The authors utilised a new international data set, part of which was specially assembled for their working paper, with contributions from the International Atomic Energy Agency, the International Energy Agency, the OECD-Nuclear Energy Agency, and World Nuclear Association, among others.
"The study finds that every dollar that we spent in the past on key carbon neutral, or carbon sink, activities, from zero-emission power plants, for example nuclear plants, to the protection of wildlife and ecosystems, can generate more than a dollar's worth of economic activity," Batini said.
"This means that, if you spend on these activities, you are creating debt, but that debt is going to pay back itself; so it’s not weighing on debt. Crucially, the estimated multipliers associated with green market spending are about two-to-seven times larger than those associated with non-eco-friendly expenditure, depending on sectors, technologies and horizons, in line with all the impact studies at the sectoral level. Among green energy multipliers, nuclear displays the strongest multipliers by far, especially in the first year. Then the multiplier loses significance."
The core results of the working paper are driven by three factors, Batini said.
First, green activities are more labour intensive than non-eco-friendly activities because they use far more of their overall investment budget for hiring people and relatively less on acquiring land, machines and supplies, or energy itself to run the power plants.
The second is that green activities imply a higher domestic content; for example, clean energy spending, including on nuclear, relies more on local labour and there are big ripple effects locally.
And third, green investments tend to produce far more jobs at all pay levels, and there are sectoral studies on nuclear that show nuclear tends to pay higher wages at all levels than other activities, including some of the renewables.
Developing world's right to develop
"It is natural for those concerned about the pace and the risks of global climate change to hope that developing nations can be persuaded to forgo the energy-rich lifestyles that wealthy nations and citizens have enjoyed so far," she said, "or that the people in those countries are ready to pay extra for clean energy, even when dirty forms are cheaper and easier to get."
Such hopes are misplaced, she said.
"Just as the farmers and workers of North America and Europe did in the nineteenth and twentieth centuries, the urbanising middle classes of a lot of emerging countries and developing countries are now buying cars, refrigerators, water coolers and air conditioners almost as soon as they can afford the gas and the electricity bills. They're eating more meat and taking more long trips, and no one had the power, let alone the right, to tell them not to."
This means that any bold plan for saving the climate that fails to meet the massive increase in energy demand during this century is very likely to fail, she said.
"This is not just my opinion; I think it's the opinion of the IPCC and many others that are global earth champions.
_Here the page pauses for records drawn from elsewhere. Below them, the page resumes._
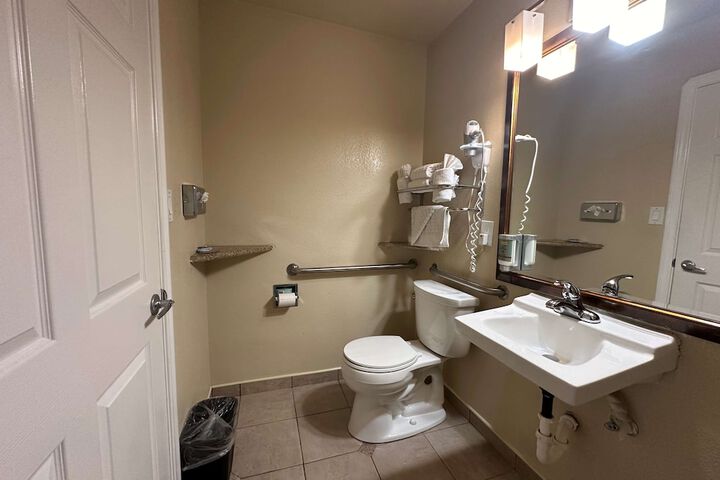 Room 20 of 25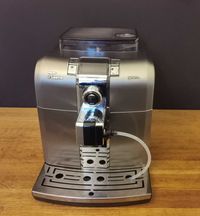 Automatyczny ekspres do kawy Saeco Syntia cappuccino, od serwisu gwar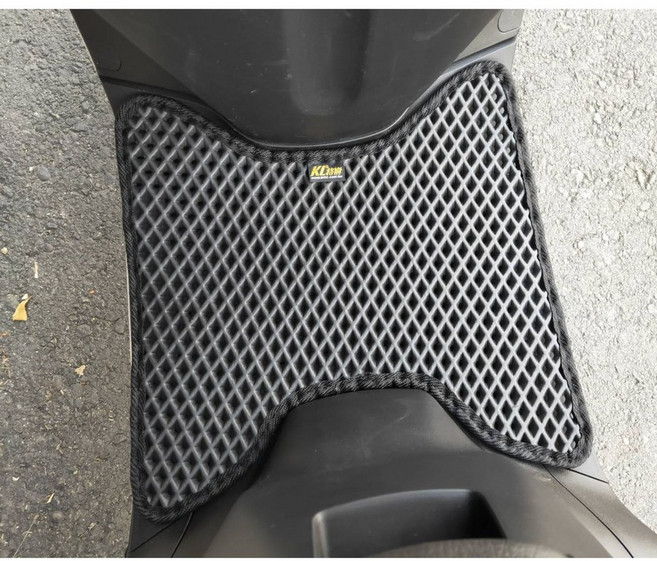 Yamaha vinoora EVA機車腳墊附魔術貼, 1個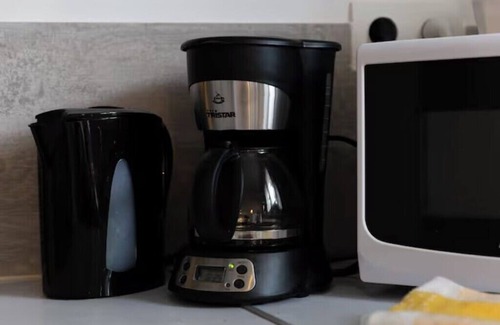 Sainte-Genevieve-des-Bois Apartment | Loft with Mezzanine Bedroom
If average per capita energy demand rises to current US levels by the year 2100, then we're looking at some very big numbers for the planet's demographic growth projections."
This requires "an energy miracle", she said, which is not impossible.
"In our paper we don’t take a stand on which source is best suited to perform that miracle, but it seems clear to me that one should act aggressively to apply all that's tried and true, and already operating, to make sure that we can rapidly deliver as much clean energy as possible to satisfy this growing demand.
"For developing countries, we've seen these kinds of miracles happen. They went from having no communications to jumping straight into mobile communication technology. So the solution is feasible, if we can align the policy, finance and technology stars that we have in front of us."